Mais les ministres de Pologne, de Lituanie, de Lettonie et d’Estonie affirment que la situation sécuritaire sur le flanc oriental de l’OTAN s’est «fondamentalement détériorée» depuis leur signature de la Convention sur l’interdiction des mines antipersonnel, et que «les menaces militaires contre les États membres de l’OTAN limitrophes de la Russie et de la Biélorussie ont considérablement augmenté».
«Avec cette décision, nous envoyons un message clair : nos pays sont prêts et peuvent prendre toutes les mesures nécessaires pour défendre leur territoire et leur liberté», ont-ils écrit.
Malgré leur intention de se retirer du traité, les ministres ont déclaré qu’ils resteraient attachés au droit humanitaire, notamment à la protection des civils en période de conflit armé.
M. Axworthy, qui a été l’instigateur de la Convention d’Ottawa, a affirmé que se retirer du traité contribuerait à accélérer la désintégration de l’ordre mondial.
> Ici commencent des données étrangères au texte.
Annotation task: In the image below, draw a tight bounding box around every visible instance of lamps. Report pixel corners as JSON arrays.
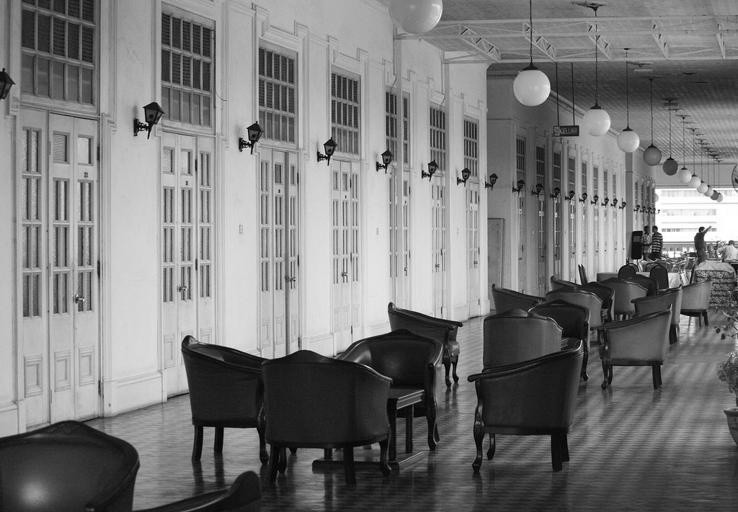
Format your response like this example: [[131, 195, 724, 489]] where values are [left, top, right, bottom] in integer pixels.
[[237, 121, 265, 157], [316, 137, 338, 167], [616, 51, 724, 203], [387, 1, 445, 35], [375, 150, 394, 175], [420, 159, 439, 183], [0, 68, 16, 101], [512, 0, 552, 109], [132, 101, 165, 141], [583, 9, 612, 139], [456, 167, 656, 216]]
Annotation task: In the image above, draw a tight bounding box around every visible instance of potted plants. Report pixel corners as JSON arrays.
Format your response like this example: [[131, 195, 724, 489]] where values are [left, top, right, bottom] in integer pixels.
[[713, 285, 737, 448]]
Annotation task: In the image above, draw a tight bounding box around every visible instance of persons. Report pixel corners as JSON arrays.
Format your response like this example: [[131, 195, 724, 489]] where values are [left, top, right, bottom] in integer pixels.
[[722, 240, 738, 262], [651, 226, 663, 260], [694, 226, 712, 263], [639, 226, 653, 260]]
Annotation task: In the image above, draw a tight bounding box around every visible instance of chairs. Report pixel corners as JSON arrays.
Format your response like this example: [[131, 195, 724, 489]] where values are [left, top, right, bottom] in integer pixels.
[[141, 469, 264, 512], [0, 416, 140, 512]]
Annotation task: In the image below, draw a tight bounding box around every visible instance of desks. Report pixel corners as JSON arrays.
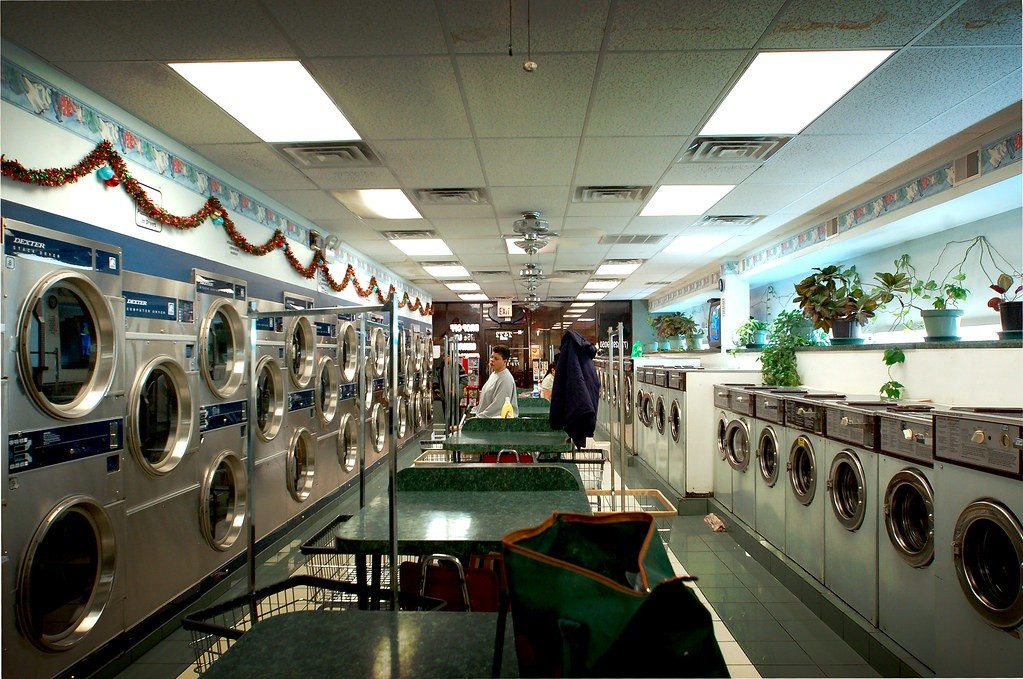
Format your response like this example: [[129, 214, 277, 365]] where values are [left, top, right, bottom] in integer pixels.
[[197, 610, 521, 679], [517, 398, 551, 419], [443, 418, 572, 463], [335, 463, 593, 611]]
«Je suis profondément consterné, a-t-il expliqué lors d’une entrevue avec La Presse Canadienne. C’est le début du démantèlement d’un traité important qui a permis d’épargner un quart de million de victimes au cours des 25 dernières années.»
Il a ajouté que cela pourrait même marquer le début de la fin de «toute une série de questions liées au contrôle des armements et au désarmement».
M. Axworthy partage l’avis des dirigeants de la région selon lequel la sécurité s’est «fondamentalement détériorée» et affirme que le président américain Donald Trump «bascule du côté obscur» en dénigrant ses alliés et en se rapprochant de Moscou.
Il a toutefois affirmé que se retirer de la convention contribuerait à faire du monde un endroit où «les grandes puissances dictent leurs lois» et rendrait la planète moins sûre.
Des tensions possibles au sein de l’OTAN
L’ancien ministre a également expliqué que cette décision créait de nouvelles tensions au sein de l’alliance militaire de l’OTAN et estime que la ministre des Affaires étrangères, Mélanie Joly, devrait mener une action pour convaincre les alliés de respecter le traité.
Il y a une semaine, il a coécrit une lettre adressée à Mélanie Joly, avec Humanité et Inclusion Canada, lui demandant de prendre des mesures pour tenter de maintenir le traité en vigueur. Il a averti que son élimination «pourrait entraîner un effet domino de non-respect et l’abandon d’avancées durement acquises pour la protection des civils, et conduire à un monde très incertain et dangereux».
Le cabinet de Mélanie Joly a été sollicité pour commenter.
«Notre propre pays a su montrer une direction significative, et nous n’avons pas exclu les grandes puissances ; nous l’avons fait en tant que pays indépendant, a-t-il déclaré. C’est un domaine dans lequel nous avons un leadership, et nous devons l’exercer. »
Mines Action Canada s’est dite «consternée» par la proposition de retirer certains pays du traité, arguant qu’Ottawa devrait tenter de convaincre ses alliés européens que ce retrait ne ferait qu’aider la Russie à affaiblir le monde.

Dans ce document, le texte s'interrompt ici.